With the exception of the strain gauge physical integration I mentioned earlier, there were only two real issues that arose during system integration. The first was the comical wiring that had to be done to get the SPI bus lines to the various IMUs that you can see in the right-most picture below. I really wish I had more time to develop my own IMU module or determine how to edit the IMU module so I could have used I2C (Each sensing module has the same address). This issue was "solved" by a lot of man-hours soldering everything together and testing as I went. The second issue was more problematic. When all the devices were integrated the SPI lines would not work consistently. Being on a major time crunch (a day before needing to hand-off to the rocket integration team), I did a quick analysis of the problem and brought in a few Electrical Engineering friends to help.
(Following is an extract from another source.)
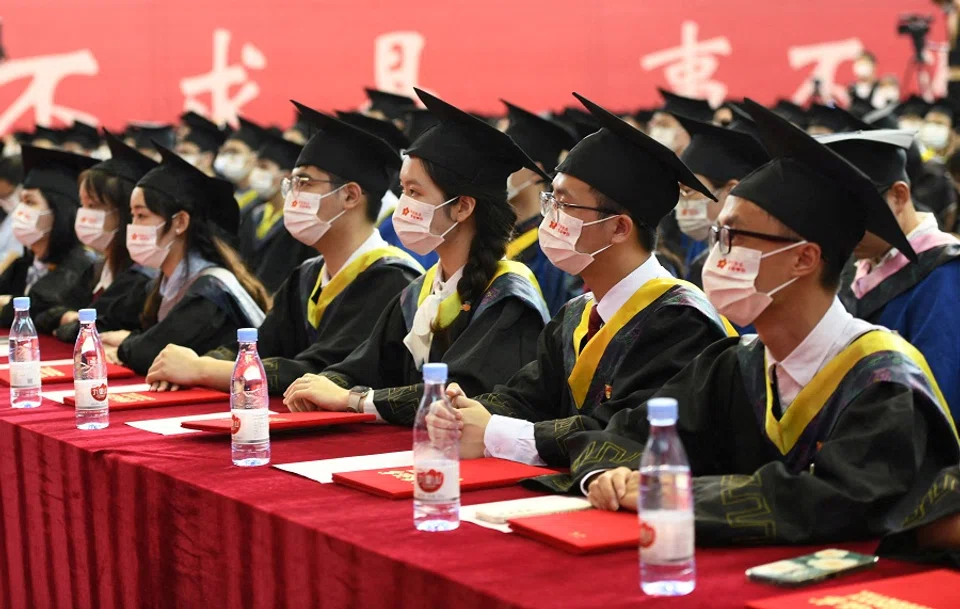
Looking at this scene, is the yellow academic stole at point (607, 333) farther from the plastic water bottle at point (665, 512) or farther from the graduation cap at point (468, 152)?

We deduced, with no certainty, that the issue was probably how long the SPI lines were. We think the lines were acting like capacitors,  slowing the charging and discharging the bus lines or power lines. To counter act this issue, I removed the two IMUs with the longest connector lines (In hindsight, I probably could have add a large resistor to held discharge the line, but I didn't think of that at the time). With the improvements and integration troubleshooting, the payload had 6 IMUs, 2 strain gauges, and a microSD card to store data. 

Final Flight

 On the final flight, the recovery system again malfunctioned, resulting in a few thousand feet of freefall of just the nosecone with the payload inside. On impact, the payload mounting system held, however the payload did not hold up well to the shock. One note is the corner rails had to be removed in order to fit the satellite in the new payload mounting system, which made the payload structurally weaker. The walls were extremely deformed, which caused our power switch to break and the wires to the IMU on our bottom plate to be cut. The cut wires in the top-right picture below was not intentionally cut, the wall pinched them! Additionally, the structures team, last minute, switched to using carbon fiber reinforced 3D prints to use as board spacers. While these did support the loads at impact, the boards, presumably on the edge closest to impact, could not take those forces. The boards exploded out & delaminated as can be seen in the pictures on the right. The control board also cracked down that edge. No data was recovered. 

While this project was a failure with no payload data collected at the end of the day, it was still an incredible experience for me! Most of my college experience has been focused on satellites, and it was really great to learn a bit about rockets and structures while rapidly prototyping electronics!